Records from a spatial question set

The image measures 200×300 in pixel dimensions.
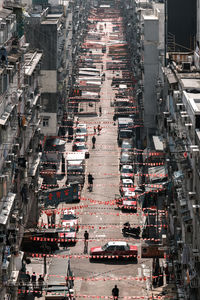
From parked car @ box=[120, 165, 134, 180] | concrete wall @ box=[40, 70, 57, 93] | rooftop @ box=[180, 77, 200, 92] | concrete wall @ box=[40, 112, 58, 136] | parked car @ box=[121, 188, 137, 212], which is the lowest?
parked car @ box=[120, 165, 134, 180]

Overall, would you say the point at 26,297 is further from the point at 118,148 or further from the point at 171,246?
the point at 118,148

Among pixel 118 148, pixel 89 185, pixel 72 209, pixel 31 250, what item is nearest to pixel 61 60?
pixel 118 148

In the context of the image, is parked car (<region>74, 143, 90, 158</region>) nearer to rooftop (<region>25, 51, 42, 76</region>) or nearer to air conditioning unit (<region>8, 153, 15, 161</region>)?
rooftop (<region>25, 51, 42, 76</region>)

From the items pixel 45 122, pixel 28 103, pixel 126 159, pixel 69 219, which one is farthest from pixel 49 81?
pixel 28 103

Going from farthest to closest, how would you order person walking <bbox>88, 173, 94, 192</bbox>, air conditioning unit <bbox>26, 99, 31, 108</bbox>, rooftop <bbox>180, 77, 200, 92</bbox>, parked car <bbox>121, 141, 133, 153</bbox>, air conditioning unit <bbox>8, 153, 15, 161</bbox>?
parked car <bbox>121, 141, 133, 153</bbox>, person walking <bbox>88, 173, 94, 192</bbox>, air conditioning unit <bbox>26, 99, 31, 108</bbox>, rooftop <bbox>180, 77, 200, 92</bbox>, air conditioning unit <bbox>8, 153, 15, 161</bbox>

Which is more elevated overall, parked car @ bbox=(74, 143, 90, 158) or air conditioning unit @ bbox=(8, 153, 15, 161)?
air conditioning unit @ bbox=(8, 153, 15, 161)

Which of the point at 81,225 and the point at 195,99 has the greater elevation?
the point at 195,99

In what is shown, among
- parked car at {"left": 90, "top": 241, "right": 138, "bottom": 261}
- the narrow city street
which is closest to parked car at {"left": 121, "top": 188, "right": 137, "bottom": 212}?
the narrow city street
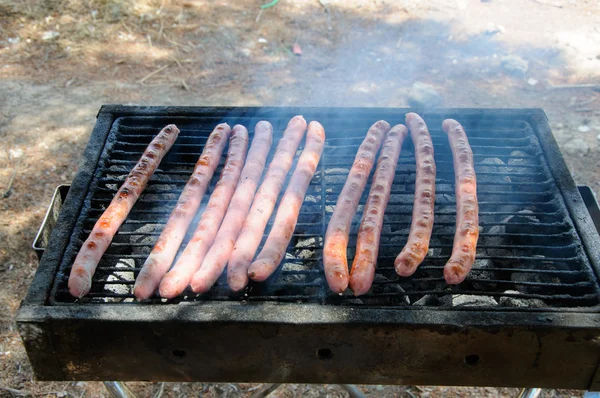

## Direction
Set down all the rows above word for word, leaving out the pictures.

## Solution for this problem
The image measures 200×300 in pixel dimensions.
From parked car @ box=[120, 165, 134, 180] | concrete wall @ box=[40, 70, 57, 93] | rooftop @ box=[180, 77, 200, 92] | concrete wall @ box=[40, 112, 58, 136] | parked car @ box=[121, 188, 137, 212], which is the lowest?
parked car @ box=[120, 165, 134, 180]

Overall, would you say the point at 26,297 is further from the point at 118,148 or further from the point at 171,246?
the point at 118,148

Among pixel 118 148, pixel 89 185, pixel 72 209, pixel 31 250, what item is nearest to pixel 61 60?
pixel 118 148

In the context of the image, is parked car (<region>74, 143, 90, 158</region>) nearer to rooftop (<region>25, 51, 42, 76</region>) or nearer to air conditioning unit (<region>8, 153, 15, 161</region>)?
rooftop (<region>25, 51, 42, 76</region>)

From the items pixel 45 122, pixel 28 103, pixel 126 159, pixel 69 219, which one is farthest from pixel 49 81?
pixel 28 103

Going from farthest to closest, how would you order person walking <bbox>88, 173, 94, 192</bbox>, air conditioning unit <bbox>26, 99, 31, 108</bbox>, rooftop <bbox>180, 77, 200, 92</bbox>, parked car <bbox>121, 141, 133, 153</bbox>, air conditioning unit <bbox>8, 153, 15, 161</bbox>?
parked car <bbox>121, 141, 133, 153</bbox>, person walking <bbox>88, 173, 94, 192</bbox>, air conditioning unit <bbox>26, 99, 31, 108</bbox>, rooftop <bbox>180, 77, 200, 92</bbox>, air conditioning unit <bbox>8, 153, 15, 161</bbox>

Which is more elevated overall, parked car @ bbox=(74, 143, 90, 158) or air conditioning unit @ bbox=(8, 153, 15, 161)?
air conditioning unit @ bbox=(8, 153, 15, 161)

Which of the point at 81,225 and the point at 195,99 has the greater elevation?
the point at 195,99

In what is shown, among
- parked car at {"left": 90, "top": 241, "right": 138, "bottom": 261}
- the narrow city street
which is closest to parked car at {"left": 121, "top": 188, "right": 137, "bottom": 212}?
the narrow city street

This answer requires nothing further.